Tuesday, May 11, 2010

We Owe as "Off to Work We Go"

That is if we are able to get a job. Or retirees forced to go back seeking work. Why? Read on.

"The World's Dollar Drug", by Zachary Karbell, author of 'Superfusion: How China and America became one economy', writing in the WSJ today says:

"Over the past decade, the relative position of the U.S. has shifted. It is no longer a creditor to the world, but rather a large debtor to the world. It is a net importer of manufactured goods--though its manufacturing sector remains quite large even while employing fewer workers. Its national economy is the world's largest but it is surpassed by the multinational euro-zone. And China's economy, while still perhaps not much more than a third of the U.S., is growing three to four times as rapidly and accumulating dollars at a torrid clip. Yet the dollar remains the linchpin of the global system.

Because most of the world's trade is conducted in dollars, especially Chinese trade, so governments and institutions throughout the world have little choice but to invest in U.S. assets. The U.S. government has the ability (the Fed) to print that global reserve currency when dire straits demand it. That gives the U.S. considerable latitude to spend its way out of a crisis without confronting real structural changes.

China's peg to the U.S. dollar is currently propping up an otherwise shaky American economy. The Chinese have become the ultimate offshore bank for American capital, and there is no evidence that they deploy it to less American benefit than Americans themselves do.

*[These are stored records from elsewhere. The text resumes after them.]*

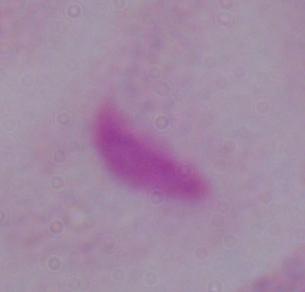

This is a trichomonad.

{
  "magnification": "1000x",
  "modality": "micrograph"
}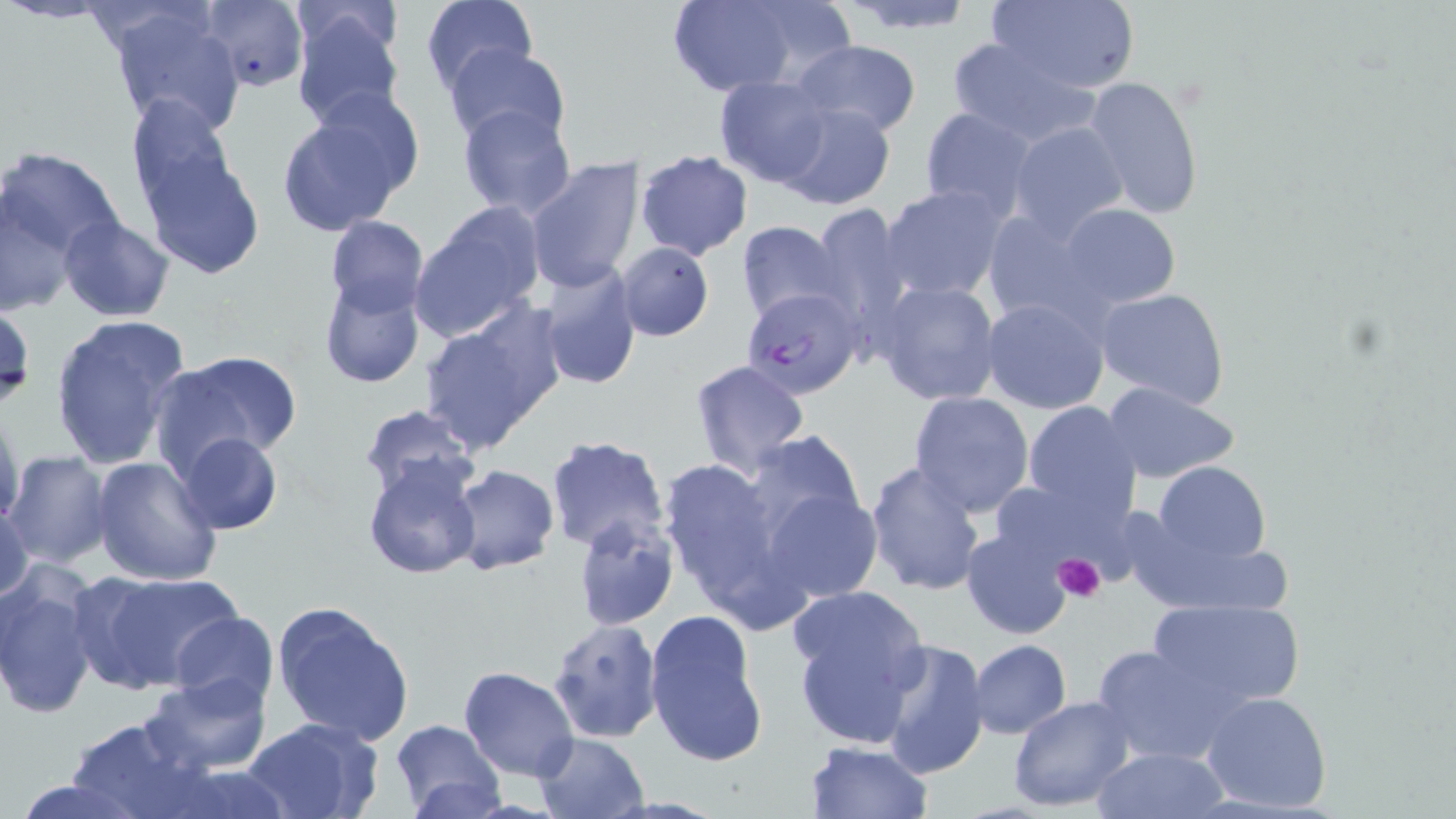 Approximate bounding boxes as (x1,y1)-(x2,y2) corner pairs in pixels. Platelet locations: (1054,554)-(1108,605). Plasmodium falciparum-infected red blood cell locations: (742,287)-(864,399). Uninfected red blood cell locations: (196,0)-(307,93), (421,0)-(534,93), (663,0)-(812,97), (836,0)-(980,34), (987,0)-(1140,92), (105,4)-(248,137), (289,4)-(406,130), (946,36)-(1095,147), (792,39)-(921,139), (443,43)-(570,148), (1084,74)-(1203,222), (715,75)-(833,187), (277,96)-(419,234), (124,99)-(246,230), (773,102)-(898,211), (458,103)-(577,222), (919,106)-(1037,219), (1009,121)-(1129,241), (141,143)-(265,278), (0,145)-(125,263), (635,150)-(753,260), (523,157)-(643,294), (880,184)-(1009,301), (0,187)-(83,316), (410,204)-(546,340), (806,204)-(912,329), (1058,204)-(1178,308), (980,209)-(1107,328), (58,214)-(178,324), (325,214)-(429,318), (737,220)-(846,324), (615,241)-(714,342), (538,261)-(642,390), (319,277)-(425,390), (875,281)-(1002,406), (1095,288)-(1232,410), (980,296)-(1111,416), (0,300)-(36,415), (417,302)-(566,454), (47,312)-(191,473), (149,350)-(301,478), (688,360)-(812,480), (1101,382)-(1243,484), (908,390)-(1034,516), (1021,401)-(1142,523), (356,402)-(479,502), (1,405)-(25,527), (743,429)-(870,543), (177,430)-(283,534), (546,434)-(669,553), (4,452)-(113,568), (656,455)-(795,618), (91,456)-(222,587), (363,457)-(482,579), (863,459)-(987,596), (1148,461)-(1274,573), (448,465)-(559,575), (760,482)-(886,604), (1,495)-(35,604), (571,511)-(682,632), (962,528)-(1074,641), (0,564)-(101,721), (74,568)-(245,696), (788,585)-(929,749), (1144,595)-(1306,714), (270,600)-(414,745), (643,609)-(769,771), (167,611)-(279,711), (546,617)-(665,744), (876,638)-(989,776), (969,639)-(1071,738), (1091,641)-(1237,765), (459,666)-(579,781), (142,671)-(272,774), (1200,690)-(1334,812), (1008,694)-(1136,813), (242,715)-(385,819), (65,716)-(206,819), (389,719)-(505,819), (533,733)-(650,819), (806,741)-(933,819), (1090,745)-(1229,818), (148,760)-(300,819), (6,775)-(160,819). Slide-level diagnosis: Plasmodium falciparum. Light microscopy. One field of a larger specimen. Image is 1456×819 pixels. 1000x magnification. May-Grünwald-Giemsa stain. Thin blood smear.Report the malaria status of this cell.
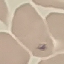
It is parasitized.

Thin blood film. Giemsa-stained preparation. Acquired by smartphone through the microscope eyepiece. Cell patch, automatically extracted from a larger field of view and resized to 64 × 64 pixels.Report the malaria status of this cell.
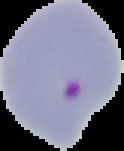
It is parasitized.

Summary:
  - Image size: 124×151 pixels
  - Image type: segmented cell region with the area outside set to black
  - Preparation: thin blood filmClassify this cell by malaria status.
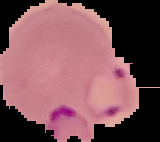

Parasitized.

From a thin blood smear. Segmented cell region on a black background. Image is 160×142 pixels.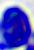
Captured at 400x magnification. Photomicrograph. A white blood cell is seen.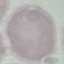

Summary:
  - Malaria status: uninfected
  - Capture: smartphone through the microscope eyepiece
  - Image type: automatically extracted cell patch, resized to 64 × 64 pixels
  - Preparation: thin blood film
  - Stain: Giemsa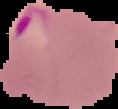
Summary:
  - Preparation: thin blood smear
  - Image type: segmented cell region on a black background
  - Malaria status: parasitized
  - Image size: 118×109 pixels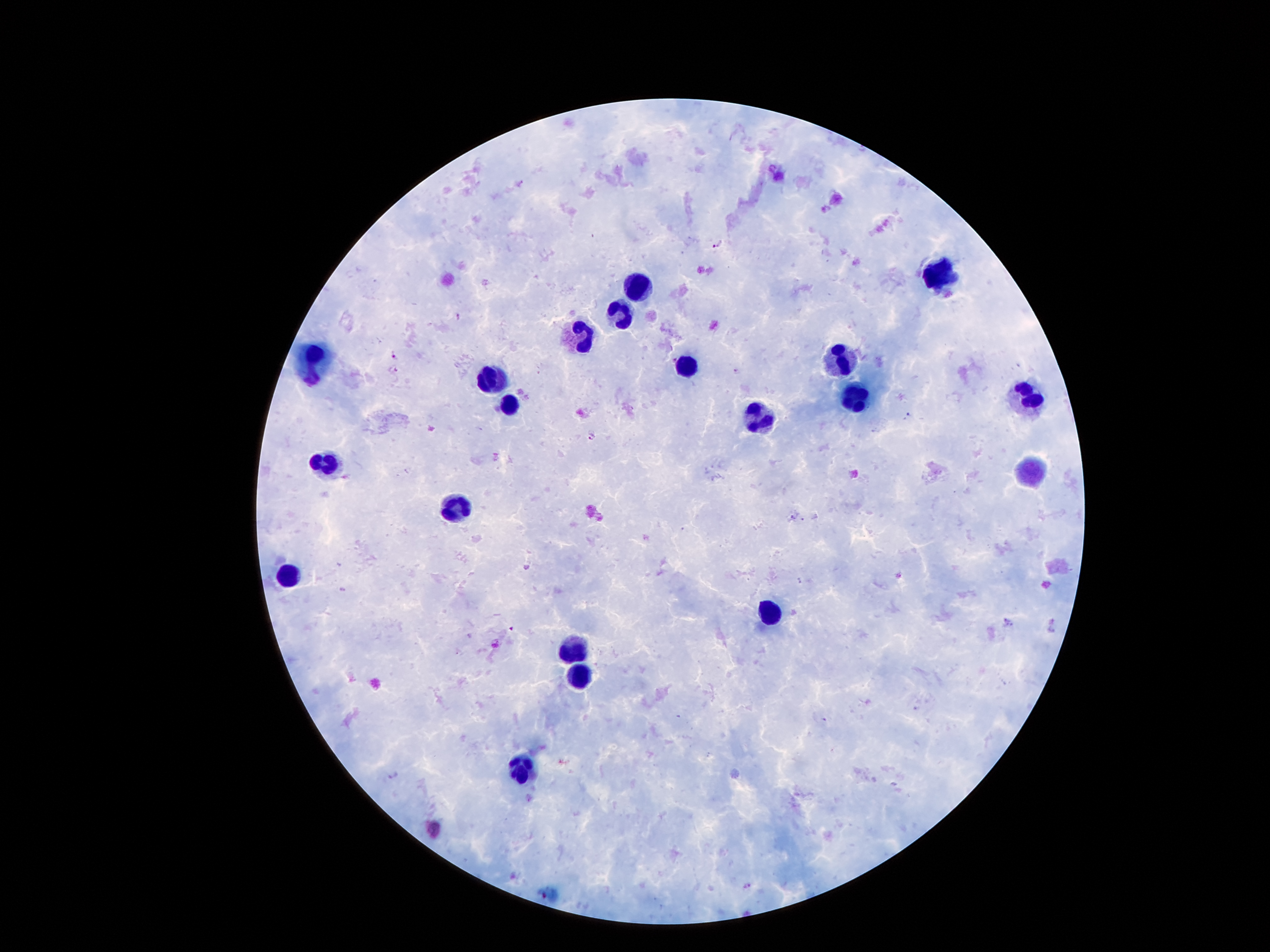

Approximate centers as [x, y] in pixels. Leukocyte locations: [935, 273], [636, 282], [621, 312], [582, 335], [313, 358], [842, 360], [685, 365], [492, 381], [856, 398], [1025, 399], [509, 409], [767, 421], [324, 461], [1026, 472], [459, 510], [283, 575], [769, 612], [575, 648], [580, 676], [520, 773]. Plasmodium parasite locations: [719, 245], [460, 316], [396, 358], [674, 360], [395, 369], [738, 371], [909, 417], [591, 433], [792, 515], [805, 520], [800, 580], [1008, 621], [393, 775]. One field from this slide. Image is 1270×952 pixels. Giemsa-stained preparation. Thick peripheral-blood smear. 100x magnification. Patient malaria status: positive for Plasmodium falciparum. Smartphone photograph taken through the microscope eyepiece.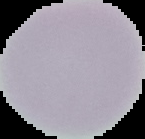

The U.S. has been able to forestall deep reforms because it has the dollar. But, the U.S. government uses its dollars--ant the ability to print more and borrow them---poorly. Large amounts of debt fund consumption of goods and health care. While today's needs are important, without sufficient investment these dollars will dissipate. You lend someone dollars to open a business or invent but not to go out for dinner and a movie.

By getting the dollars we want we forestall a greater fiscal crisis in the U. S. while allowing for gradual decay of the our economy. This can go on for many years (it has) because the world needs a reserve currency to reduce costs and allow market players to asses value across different countries and economies. But that need for the U.S. dollar shouldn't be confused for American strength.

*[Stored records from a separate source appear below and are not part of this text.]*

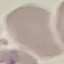
result = no malaria parasites detected
preparation = thin blood film
stain = Giemsa
image type = automatically extracted cell patch, resized to 64 × 64 pixels
capture = smartphone camera at the microscope eyepieceReport the malaria status of this cell.
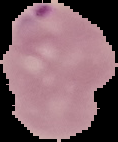
Parasitized.

Summary:
  - Image size: 118×142 pixels
  - Preparation: thin blood smear
  - Image type: cell region segmented out of the field of view; surrounding area masked to black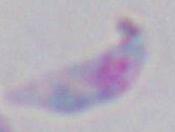

Summary:
  - Magnification: 1000x
  - Modality: photomicrograph
  - Identification: Toxoplasma gondiiReport the malaria status of this cell.
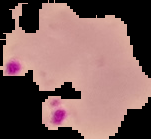

Parasitized.

image_size: 151×139 pixels
preparation: thin blood smear
image_type: segmented cell region on a black backgroundAssess this cell for malaria.
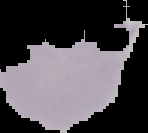

Parasitized.

From a thin blood smear. Cell region segmented out of the field of view; the surrounding area is masked to black. Image is 148×133 pixels.Locate every Plasmodium parasite.
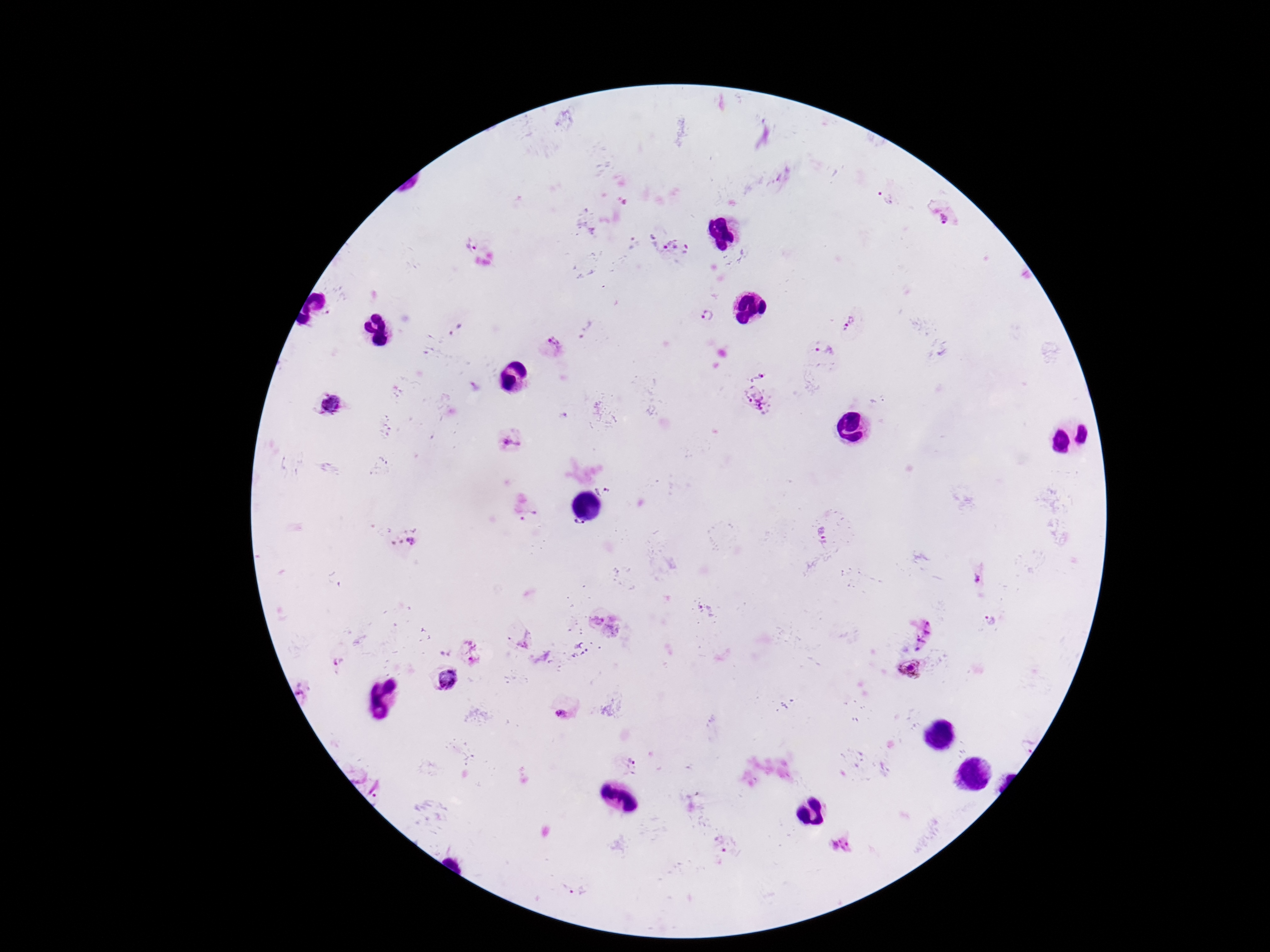

Approximate centers as [x, y] in pixels.
Plasmodium parasites: [887, 197], [947, 218], [467, 245], [672, 246], [708, 314], [850, 320], [456, 332], [552, 347], [823, 348], [759, 374], [753, 400], [328, 402], [512, 444], [604, 489], [578, 527], [822, 535], [412, 543], [978, 579], [594, 618], [992, 622], [920, 633], [467, 653], [340, 658], [910, 669], [447, 680], [305, 691], [563, 715], [1028, 745], [634, 758], [723, 843], [844, 846], [578, 891].

Image is 1270×952 pixels. Giemsa stain. Single field of view. Patient malaria status: infected. 100x magnification. Photographed through the microscope eyepiece with a smartphone camera. Thick blood film.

The ubiquity of the dollar allows Americans to believe that their country will automatically retain its rightful place as global economic leader. That's a dangerous dream, an economic opiate from which we would do well to wean ourselves."

This dangerous dream is one I have been talking about ever since I started blogging. We are investing stimulus, subsidies, grants, entitlements dollars, etc., in what I call the "soft" economy, the one that does not produce a PRODUCT that can be sold to generate profits. Private sector companies like Caterpillar and Keystone produce a product they can sell at a profit so they can pay a living wage to their employees and pay taxes to support ESSENTIAL government.

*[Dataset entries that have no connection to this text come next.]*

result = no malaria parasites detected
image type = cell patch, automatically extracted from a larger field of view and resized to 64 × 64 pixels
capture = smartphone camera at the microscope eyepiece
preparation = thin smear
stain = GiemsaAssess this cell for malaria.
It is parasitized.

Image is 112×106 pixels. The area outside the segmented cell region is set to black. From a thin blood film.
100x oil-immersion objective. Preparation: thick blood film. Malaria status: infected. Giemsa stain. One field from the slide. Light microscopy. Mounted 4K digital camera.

While spending on "circuses", welfare, health and environment are good, there eventually are only so many dollars to spend. The heavy spending atmosphere we have created does not lend itself to the expansion of product creation. We tend to import what we could manufacture ourselves. In so many cases like here in Peoria, our priorities are askew. The reasons why are obvious and consequences are becming more obvious. Not enough dollars to finish what we start and too many dollars spent on non-priority projects that seemingly all have to be new or expanded.

There are not enough tax dollars or private donors willing to commit to everything being done in the public sector. A reminder again, public entities do not contribute much in the way of taxable profits. On the horizon, I see a continuing rise in taxes and more welfare, if we do not sort out our priorities better than we are doing. On all levels, local, state and national.

As I watch gold in in it's spectacular rise, I agree with my friend Steve that gold may be a better investment than the market. Eventually, land and property will return to some of its past investment values, but overall, not now.

Steve, please send me your email address so I can repond to you as I do not use the tube.